### TEXT PASSAGE:
The "complicated" design that AMD chose for Barcelona, its first quad-core server processor, caused more than six months of delays before the chip was ready, CEO Hector Ruiz told the San Jose Mercury News.

In an interview published in Sunday's Mercury News (the excerpts don't seem to be online yet), Ruiz said "every time we ran into a gotcha (or a technical glitch), it created a six-week-or-so hole in the schedule as we went back and fixed it. We hoped we wouldn't get many of those, but in the Barcelona case, we got more than we thought. By the time we got through fixing them all, we were six months-plus later from where we originally wanted to be."

That's been a very difficult six months for AMD, as its server division suffered through a price war without a fresh new product to parade before server buyers.

The September launch of Barcelona will come six months later than AMD had hoped, according to its CEO, Hector Ruiz. AMD

AMD chose to put four processor cores on a single piece of silicon when creating Barcelona. The company thinks that this will deliver better performance than Intel's method of building a quad-core chip, but it was trickier to implement. Intel simply put two dual-core chips together in a single package, and while that won't win any awards from chip design purists, it did allow Intel to ship quad-core chips in November of last year. Barcelona is only now shipping to AMD's partners, and it will be formally launched on September 10, Ruiz confirmed.

The delay, along with Intel price cuts, forced AMD to significantly discount the prices of its dual-core server chips to compete and eroded its profits. You have to wonder whether AMD could have released a packaged quad-core chip months ago while still working on Barcelona if it had bit the bullet and given up on its "native quad-core" marketing strategy.

That might have erased AMD's biggest advantage over Intel: the integrated memory controller it uses to deliver a fast pipeline between the processor and system memory. And given AMD's manufacturing constraints late last year while waiting for its new 65-nanometer facility to come online in Dresden, packaged quad-core chips might not have been feasible.

But you've got to think that AMD would have loved to have any kind of quad-core design out earlier this year, so it could have competed against Intel's Xeon chips without having to resort to bargain basement pricing. And that might have been worth further delays to Barcelona, even though Intel is getting ready to launch its second-generation quad-core Penryn chip before Thanksgiving.

### INFORMATION PROVIDED:

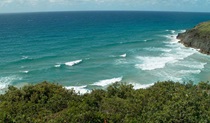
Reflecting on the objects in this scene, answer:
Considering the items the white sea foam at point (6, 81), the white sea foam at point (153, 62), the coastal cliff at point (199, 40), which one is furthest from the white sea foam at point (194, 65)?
the white sea foam at point (6, 81)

### LIST OF TASKS:
a - Restate the AMD Barcelona article starting with "But you've got" and going on through "chip before Thanksgiving.", switching "Thanksgiving" to "Christmas".
b - Decide whether each statement agrees with the AMD Barcelona article, answering yes or no and quoting the deciding words: (i) Intel began shipping quad-core chips in November of last year. (ii) Barcelona is set for formal launch on September 10. (iii) AMD's new 65-nanometer facility is located in Austin.

### PER-TASK ANSWERS:
a -
But you've got to think that AMD would have loved to have any kind of quad-core design out earlier this year, so it could have competed against Intel's Xeon chips without having to resort to bargain basement pricing. And that might have been worth further delays to Barcelona, even though Intel is getting ready to launch its second-generation quad-core Penryn chip before Christmas.

b -
(i) Yes: "it did allow Intel to ship quad-core chips in November of last year."
(ii) Yes: "it will be formally launched on September 10, Ruiz confirmed."
(iii) No: "its new 65-nanometer facility to come online in Dresden."